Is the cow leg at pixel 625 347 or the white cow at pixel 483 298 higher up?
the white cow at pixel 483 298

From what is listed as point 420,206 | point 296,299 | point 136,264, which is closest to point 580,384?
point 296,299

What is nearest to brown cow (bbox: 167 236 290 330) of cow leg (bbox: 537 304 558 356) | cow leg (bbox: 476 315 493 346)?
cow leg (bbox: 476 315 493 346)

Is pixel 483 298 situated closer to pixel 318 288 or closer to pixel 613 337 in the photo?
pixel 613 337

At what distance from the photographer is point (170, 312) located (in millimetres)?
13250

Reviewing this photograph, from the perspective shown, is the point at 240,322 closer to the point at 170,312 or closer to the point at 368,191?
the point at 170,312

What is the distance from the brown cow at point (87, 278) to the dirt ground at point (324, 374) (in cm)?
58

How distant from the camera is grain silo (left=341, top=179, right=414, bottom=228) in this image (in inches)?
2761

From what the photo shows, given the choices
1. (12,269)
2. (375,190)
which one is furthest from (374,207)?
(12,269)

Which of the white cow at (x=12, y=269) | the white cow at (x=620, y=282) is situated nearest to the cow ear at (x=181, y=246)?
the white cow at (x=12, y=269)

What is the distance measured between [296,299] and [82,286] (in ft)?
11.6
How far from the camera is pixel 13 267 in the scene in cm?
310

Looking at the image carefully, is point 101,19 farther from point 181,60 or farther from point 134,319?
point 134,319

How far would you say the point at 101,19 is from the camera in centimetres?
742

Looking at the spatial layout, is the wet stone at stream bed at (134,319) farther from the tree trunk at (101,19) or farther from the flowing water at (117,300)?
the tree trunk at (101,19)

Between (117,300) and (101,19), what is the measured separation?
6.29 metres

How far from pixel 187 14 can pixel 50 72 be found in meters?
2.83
________
§ What is required
Print all of the records above word for word, keeping their order and line breaks unchanged.

§ Completed task
Is the cow leg at pixel 625 347 or the white cow at pixel 483 298 higher up?
the white cow at pixel 483 298

From what is listed as point 420,206 | point 296,299 | point 136,264, which is closest to point 580,384?
point 296,299

What is nearest to brown cow (bbox: 167 236 290 330) of cow leg (bbox: 537 304 558 356) | cow leg (bbox: 476 315 493 346)?
cow leg (bbox: 476 315 493 346)

Is pixel 483 298 situated closer to pixel 318 288 or closer to pixel 613 337 in the photo?
pixel 613 337

At what distance from the photographer is point (170, 312) located (in millimetres)?
13250

Reviewing this photograph, from the perspective shown, is the point at 240,322 closer to the point at 170,312 or closer to the point at 368,191?
the point at 170,312

What is the distance from the brown cow at point (87, 278) to the dirt ground at point (324, 374) (in cm)?
58

How distant from the camera is grain silo (left=341, top=179, right=414, bottom=228) in this image (in inches)?
2761

From what the photo shows, given the choices
1. (12,269)
2. (375,190)
which one is furthest from (374,207)?
(12,269)

Which of the white cow at (x=12, y=269) | the white cow at (x=620, y=282) is situated nearest to the cow ear at (x=181, y=246)?
the white cow at (x=12, y=269)

What is the distance measured between [296,299] and [82,286] (in ft)?
11.6
How far from the camera is pixel 13 267 in the scene in cm?
310

Looking at the image carefully, is point 101,19 farther from point 181,60 or farther from point 134,319?
point 134,319

How far would you say the point at 101,19 is from the camera in centimetres?
742

Looking at the spatial layout, is the wet stone at stream bed at (134,319) farther from the tree trunk at (101,19) or farther from the flowing water at (117,300)?
the tree trunk at (101,19)

Between (117,300) and (101,19), what is the measured separation?
6.29 metres

How far from pixel 187 14 can pixel 50 72 be found in meters?
2.83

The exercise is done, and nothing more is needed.